Can Stability be Detrimental? Better Generalization through Gradient Descent Instabilities
Lawrence Wang, Stephen J. Roberts
TL;DR
This work investigates why gradient descent can generalize well even when learning rates exceed the classical stability threshold. By combining a diagonal linear network toy model with extensive full-batch experiments, it shows that instabilities cause rotations of the top Hessian eigenvectors, driving exploration toward flatter regions and producing progressive flattening of the loss landscape. The authors introduce the Rotational Polarity of Eigenvectors concept, demonstrate a phase-transition in generalization benefits tied to large learning rates, and provide empirical evidence of a Goldilocks zone where large, yet not excessive, learning rates yield best generalization. The findings challenge the primacy of sharpness as a sole generalization predictor and offer practical guidance for leveraging implicit regularization via gradient-descent instabilities.
Abstract
Traditional analyses of gradient descent optimization show that, when the largest eigenvalue of the loss Hessian - often referred to as the sharpness - is below a critical learning-rate threshold, then training is 'stable' and training loss decreases monotonically.

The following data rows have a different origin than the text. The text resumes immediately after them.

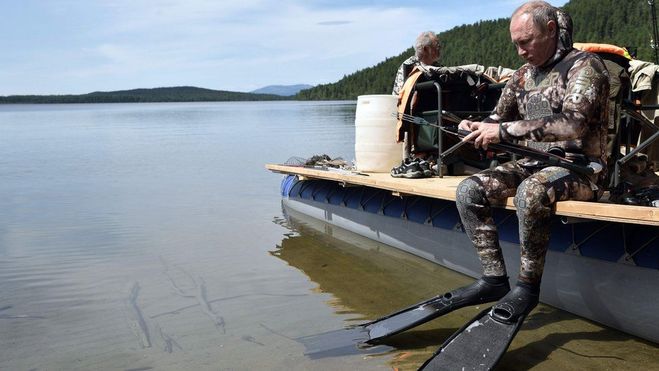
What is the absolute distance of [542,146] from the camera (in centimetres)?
480

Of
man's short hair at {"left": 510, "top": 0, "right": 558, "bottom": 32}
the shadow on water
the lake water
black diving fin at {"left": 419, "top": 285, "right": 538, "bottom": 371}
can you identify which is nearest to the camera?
black diving fin at {"left": 419, "top": 285, "right": 538, "bottom": 371}

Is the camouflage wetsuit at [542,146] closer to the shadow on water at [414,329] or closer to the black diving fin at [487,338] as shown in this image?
the black diving fin at [487,338]

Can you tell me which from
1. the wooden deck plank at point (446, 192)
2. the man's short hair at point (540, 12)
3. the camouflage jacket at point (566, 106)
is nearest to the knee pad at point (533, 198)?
the wooden deck plank at point (446, 192)

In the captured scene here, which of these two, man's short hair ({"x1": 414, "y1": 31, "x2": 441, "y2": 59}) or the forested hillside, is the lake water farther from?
the forested hillside

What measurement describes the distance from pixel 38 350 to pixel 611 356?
4.30 metres

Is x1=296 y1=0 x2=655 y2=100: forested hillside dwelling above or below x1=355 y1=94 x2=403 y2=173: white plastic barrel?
above

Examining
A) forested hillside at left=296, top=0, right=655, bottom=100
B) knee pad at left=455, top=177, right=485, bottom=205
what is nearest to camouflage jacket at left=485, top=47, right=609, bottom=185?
knee pad at left=455, top=177, right=485, bottom=205

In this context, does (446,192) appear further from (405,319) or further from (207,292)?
(207,292)

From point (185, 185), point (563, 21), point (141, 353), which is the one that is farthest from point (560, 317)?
point (185, 185)

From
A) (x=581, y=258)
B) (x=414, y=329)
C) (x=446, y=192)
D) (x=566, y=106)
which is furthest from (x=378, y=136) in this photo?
(x=566, y=106)

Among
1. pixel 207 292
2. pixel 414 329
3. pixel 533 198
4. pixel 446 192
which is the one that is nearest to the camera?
pixel 533 198

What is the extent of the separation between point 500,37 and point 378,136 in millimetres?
132275

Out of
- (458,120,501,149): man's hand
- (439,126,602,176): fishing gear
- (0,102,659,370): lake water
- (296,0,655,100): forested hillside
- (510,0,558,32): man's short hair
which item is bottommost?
(0,102,659,370): lake water

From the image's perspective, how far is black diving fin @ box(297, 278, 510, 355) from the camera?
15.7 feet
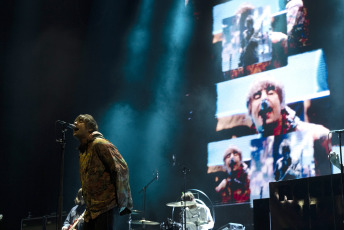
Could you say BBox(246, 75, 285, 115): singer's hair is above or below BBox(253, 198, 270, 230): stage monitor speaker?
above

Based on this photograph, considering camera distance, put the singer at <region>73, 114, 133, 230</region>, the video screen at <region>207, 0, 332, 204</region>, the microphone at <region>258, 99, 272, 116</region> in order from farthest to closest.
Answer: the microphone at <region>258, 99, 272, 116</region>, the video screen at <region>207, 0, 332, 204</region>, the singer at <region>73, 114, 133, 230</region>

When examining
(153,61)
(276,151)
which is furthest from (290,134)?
(153,61)

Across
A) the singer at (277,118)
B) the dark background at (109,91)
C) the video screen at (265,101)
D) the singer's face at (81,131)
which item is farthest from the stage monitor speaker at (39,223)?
the singer's face at (81,131)

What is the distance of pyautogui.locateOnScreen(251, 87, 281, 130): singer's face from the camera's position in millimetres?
8859

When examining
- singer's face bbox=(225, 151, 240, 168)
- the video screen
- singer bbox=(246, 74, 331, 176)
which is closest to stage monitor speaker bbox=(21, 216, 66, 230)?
the video screen

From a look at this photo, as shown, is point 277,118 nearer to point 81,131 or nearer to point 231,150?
point 231,150

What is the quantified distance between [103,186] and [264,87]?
19.5 feet

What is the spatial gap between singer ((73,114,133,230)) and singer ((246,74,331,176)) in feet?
16.7

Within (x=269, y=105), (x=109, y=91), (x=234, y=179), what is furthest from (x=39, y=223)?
(x=269, y=105)

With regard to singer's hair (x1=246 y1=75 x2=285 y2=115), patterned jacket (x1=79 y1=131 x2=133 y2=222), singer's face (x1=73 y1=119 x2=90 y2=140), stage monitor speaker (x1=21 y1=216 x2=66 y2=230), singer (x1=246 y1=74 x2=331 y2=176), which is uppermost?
singer's hair (x1=246 y1=75 x2=285 y2=115)

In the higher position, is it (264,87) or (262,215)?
(264,87)

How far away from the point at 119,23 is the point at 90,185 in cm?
837

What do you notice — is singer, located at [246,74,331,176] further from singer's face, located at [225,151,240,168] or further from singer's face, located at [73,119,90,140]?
singer's face, located at [73,119,90,140]

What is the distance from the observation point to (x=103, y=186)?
3.83m
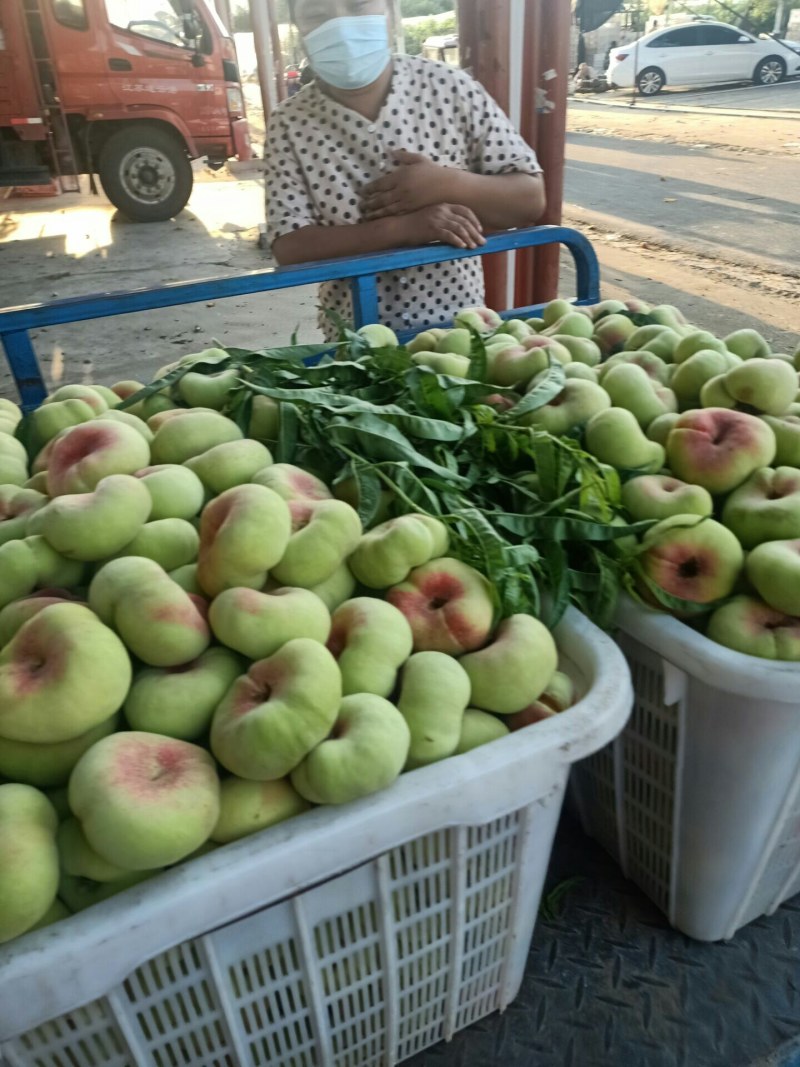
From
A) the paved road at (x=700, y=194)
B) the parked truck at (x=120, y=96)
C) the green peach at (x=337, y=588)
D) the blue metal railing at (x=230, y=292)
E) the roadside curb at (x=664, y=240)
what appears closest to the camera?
the green peach at (x=337, y=588)

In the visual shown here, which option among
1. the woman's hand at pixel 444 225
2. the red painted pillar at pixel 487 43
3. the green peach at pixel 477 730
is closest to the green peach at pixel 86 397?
the green peach at pixel 477 730

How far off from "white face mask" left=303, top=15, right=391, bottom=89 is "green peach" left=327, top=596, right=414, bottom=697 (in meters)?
1.94

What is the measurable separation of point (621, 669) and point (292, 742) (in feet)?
1.42

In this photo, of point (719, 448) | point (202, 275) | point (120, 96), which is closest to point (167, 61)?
point (120, 96)

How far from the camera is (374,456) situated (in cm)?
124

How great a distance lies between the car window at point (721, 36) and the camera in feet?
62.4

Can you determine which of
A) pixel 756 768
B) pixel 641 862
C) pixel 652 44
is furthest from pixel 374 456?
pixel 652 44

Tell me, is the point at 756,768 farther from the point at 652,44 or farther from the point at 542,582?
the point at 652,44

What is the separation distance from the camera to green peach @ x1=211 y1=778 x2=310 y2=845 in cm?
85

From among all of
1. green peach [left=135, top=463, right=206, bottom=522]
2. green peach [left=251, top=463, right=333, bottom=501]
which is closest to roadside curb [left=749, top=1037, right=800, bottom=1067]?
green peach [left=251, top=463, right=333, bottom=501]

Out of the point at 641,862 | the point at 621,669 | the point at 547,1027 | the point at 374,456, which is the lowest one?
the point at 547,1027

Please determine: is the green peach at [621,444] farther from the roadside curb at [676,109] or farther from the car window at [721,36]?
the car window at [721,36]

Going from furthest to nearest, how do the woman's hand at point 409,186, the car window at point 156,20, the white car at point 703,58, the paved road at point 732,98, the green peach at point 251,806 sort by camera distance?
the white car at point 703,58 → the paved road at point 732,98 → the car window at point 156,20 → the woman's hand at point 409,186 → the green peach at point 251,806

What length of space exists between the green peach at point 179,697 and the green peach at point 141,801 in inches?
1.4
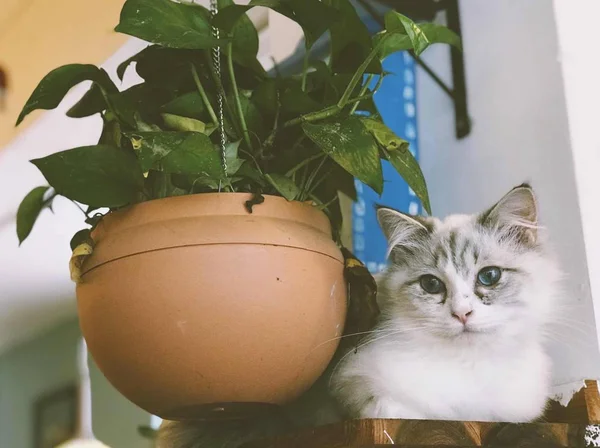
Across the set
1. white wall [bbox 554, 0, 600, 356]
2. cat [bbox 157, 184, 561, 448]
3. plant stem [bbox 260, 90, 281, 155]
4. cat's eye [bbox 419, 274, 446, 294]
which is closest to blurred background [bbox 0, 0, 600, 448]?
white wall [bbox 554, 0, 600, 356]

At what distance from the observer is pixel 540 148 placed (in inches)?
41.4

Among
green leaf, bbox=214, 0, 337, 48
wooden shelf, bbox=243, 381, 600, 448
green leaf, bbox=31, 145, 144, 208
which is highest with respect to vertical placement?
green leaf, bbox=214, 0, 337, 48

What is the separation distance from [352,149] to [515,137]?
1.63 ft

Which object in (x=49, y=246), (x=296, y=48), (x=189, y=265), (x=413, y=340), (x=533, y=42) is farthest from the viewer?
(x=49, y=246)

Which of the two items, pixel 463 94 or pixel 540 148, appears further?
pixel 463 94

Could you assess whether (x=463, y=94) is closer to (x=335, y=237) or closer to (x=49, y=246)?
(x=335, y=237)

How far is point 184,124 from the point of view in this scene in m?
0.81

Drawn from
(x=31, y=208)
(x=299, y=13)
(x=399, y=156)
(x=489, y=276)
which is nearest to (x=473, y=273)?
(x=489, y=276)

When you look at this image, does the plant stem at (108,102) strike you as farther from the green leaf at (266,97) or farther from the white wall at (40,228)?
the white wall at (40,228)

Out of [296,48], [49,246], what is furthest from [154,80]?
[49,246]

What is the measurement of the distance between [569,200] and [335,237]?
0.38 metres

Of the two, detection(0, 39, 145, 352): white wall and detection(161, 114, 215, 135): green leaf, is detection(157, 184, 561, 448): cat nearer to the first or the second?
detection(161, 114, 215, 135): green leaf

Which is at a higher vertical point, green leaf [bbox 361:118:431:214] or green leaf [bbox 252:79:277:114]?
green leaf [bbox 252:79:277:114]

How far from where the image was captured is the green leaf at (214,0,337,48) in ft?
2.45
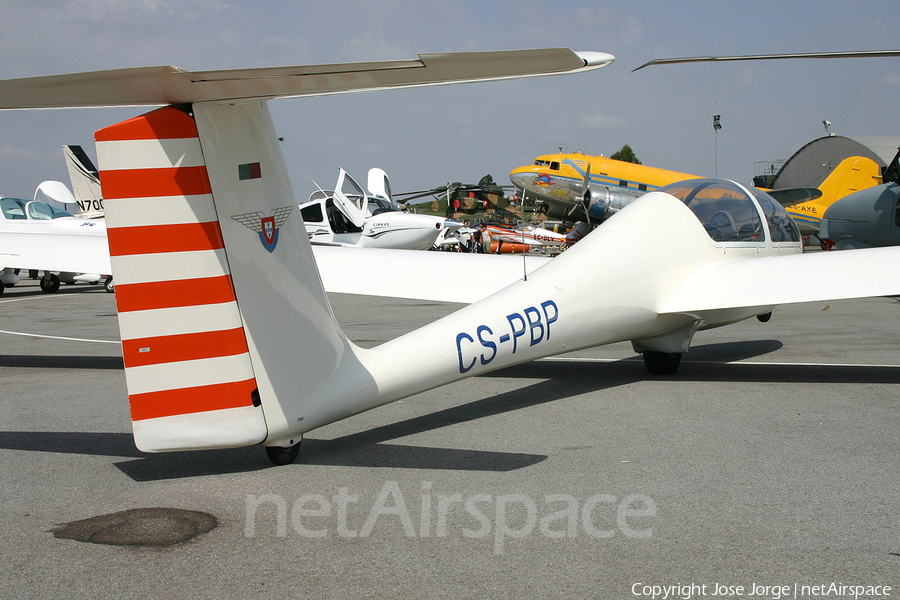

Recent studies, however, have suggested that the majority of modern deep neural networks achieve good performance despite operating outside this stable regime. In this work, we demonstrate that such instabilities, induced by large learning rates, move model parameters toward flatter regions of the loss landscape. Our crucial insight lies in noting that, during these instabilities, the orientation of the Hessian eigenvectors rotate. This, we conjecture, allows the model to explore regions of the loss landscape that display more desirable geometrical properties for generalization, such as flatness. These rotations are a consequence of network depth, and we prove that for any network with depth > 1, unstable growth in parameters cause rotations in the principal components of the Hessian, which promote exploration of the parameter space away from unstable directions. Our empirical studies reveal an implicit regularization effect in gradient descent with large learning rates operating beyond the stability threshold. We find these lead to excellent generalization performance on modern benchmark datasets.